In the abstract on consumer psychological capital in food safety co-governance, what four factors make up the final revised model?
** begin Reading text **
Abstract

Consumers play an important role as one of the main actors in food safety social co-governance. To create a pattern of food safety social co-governance, the active and effective participation of consumers is critical. To encourage consumers to participate in food safety social co-governance voluntarily and positively, we attempted to develop and preliminarily validate a multidimensional questionnaire on consumer psychological capital that could be used to measure the degree of consumer participation in food safety social co-governance. The aim of the initial sample (N = 170) and test sample 2 (N = 204) was to investigate the factor structure of a preliminary measure of consumer psychological capital. A 4-factor model with 23 items explained 61.05% of the total variance in item scores. The aim of test sample 3 (N = 30) was to measure the retest reliability. Test sample 4 (N = 1,076) was randomly allocated to the modeling sample (N = 538) and validation sample (N = 538) to verify questionnaire reliability and validity. Convergent validity, discriminant validity, and the internal inconsistency coefficients of the questionnaire were assessed in the modeling sample. While processing CFA, we deleted 9 items with small standardized factor loadings. The remaining 14 items in the final revised 4-factor model included self-efficacy, resilience, hope, and optimism. The fit indices of the revised four-factor model and second-order factor model in the modeling sample revealed an acceptable model fit. The convergent validity and discriminant validity of the revised model were good and acceptable, respectively. A cross-validation procedure confirmed the appropriateness of the revised four-factor model and second-order factor model in the validation sample. The cross-validation results confirmed that the fit indices of the revised four-factor model fitted the data well and the second-order factor model in the validation sample reached acceptable values. We concluded that the questionnaire developed in this study had good reliability and stable and acceptable construct validity. It could provide a theoretical basis for measuring psychological capital in food safety co-governance.
** end Reading text **
** begin Record set **
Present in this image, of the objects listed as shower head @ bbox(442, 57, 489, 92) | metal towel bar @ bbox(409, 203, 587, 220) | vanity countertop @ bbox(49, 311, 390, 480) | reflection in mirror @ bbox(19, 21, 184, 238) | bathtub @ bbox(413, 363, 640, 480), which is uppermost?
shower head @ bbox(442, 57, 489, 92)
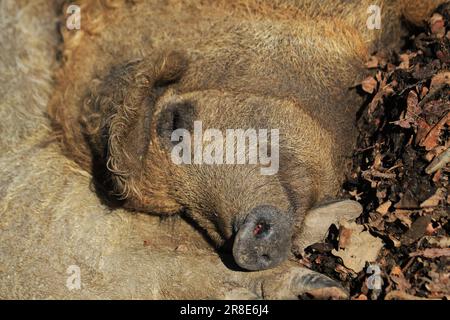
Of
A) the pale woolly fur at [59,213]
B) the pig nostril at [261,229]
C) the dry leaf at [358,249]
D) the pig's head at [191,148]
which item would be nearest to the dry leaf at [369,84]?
the pig's head at [191,148]

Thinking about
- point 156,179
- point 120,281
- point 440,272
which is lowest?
point 120,281

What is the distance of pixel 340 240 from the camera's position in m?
4.37

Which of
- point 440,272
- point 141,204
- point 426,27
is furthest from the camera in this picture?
point 426,27

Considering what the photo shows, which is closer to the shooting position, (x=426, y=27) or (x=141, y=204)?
(x=141, y=204)

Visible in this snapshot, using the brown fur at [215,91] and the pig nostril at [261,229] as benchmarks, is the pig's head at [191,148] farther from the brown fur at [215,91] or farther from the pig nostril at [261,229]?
the pig nostril at [261,229]

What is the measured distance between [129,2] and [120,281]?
6.28 feet

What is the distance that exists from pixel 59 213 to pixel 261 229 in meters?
1.56

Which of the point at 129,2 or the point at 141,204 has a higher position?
the point at 129,2

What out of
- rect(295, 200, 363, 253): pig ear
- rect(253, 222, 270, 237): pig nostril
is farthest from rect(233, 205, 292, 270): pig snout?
rect(295, 200, 363, 253): pig ear

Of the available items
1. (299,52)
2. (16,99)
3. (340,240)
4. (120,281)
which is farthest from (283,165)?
(16,99)

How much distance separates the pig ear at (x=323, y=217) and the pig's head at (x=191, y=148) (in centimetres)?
12

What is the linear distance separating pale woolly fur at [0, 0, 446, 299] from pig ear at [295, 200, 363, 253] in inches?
21.5

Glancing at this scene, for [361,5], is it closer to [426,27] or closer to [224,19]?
[426,27]

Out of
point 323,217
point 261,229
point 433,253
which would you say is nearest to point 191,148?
point 261,229
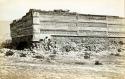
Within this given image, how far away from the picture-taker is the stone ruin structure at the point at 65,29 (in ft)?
9.65

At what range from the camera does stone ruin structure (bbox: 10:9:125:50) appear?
2.94 metres

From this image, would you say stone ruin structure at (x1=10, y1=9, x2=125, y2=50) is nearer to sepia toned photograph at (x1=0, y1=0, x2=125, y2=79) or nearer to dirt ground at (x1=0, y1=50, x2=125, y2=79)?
sepia toned photograph at (x1=0, y1=0, x2=125, y2=79)

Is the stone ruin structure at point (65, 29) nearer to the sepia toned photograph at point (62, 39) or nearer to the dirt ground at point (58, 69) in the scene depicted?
the sepia toned photograph at point (62, 39)

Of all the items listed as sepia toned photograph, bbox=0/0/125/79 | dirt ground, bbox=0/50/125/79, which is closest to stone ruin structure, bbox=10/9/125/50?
sepia toned photograph, bbox=0/0/125/79

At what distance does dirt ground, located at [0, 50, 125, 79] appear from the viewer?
9.35 feet

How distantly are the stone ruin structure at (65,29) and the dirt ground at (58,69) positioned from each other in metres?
0.14

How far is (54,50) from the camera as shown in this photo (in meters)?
2.98

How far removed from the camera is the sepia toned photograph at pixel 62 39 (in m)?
2.90

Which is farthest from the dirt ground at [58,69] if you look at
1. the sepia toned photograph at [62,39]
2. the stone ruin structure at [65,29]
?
the stone ruin structure at [65,29]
** end Record set **
Reply: Self-efficacy, resilience, hope, and optimism.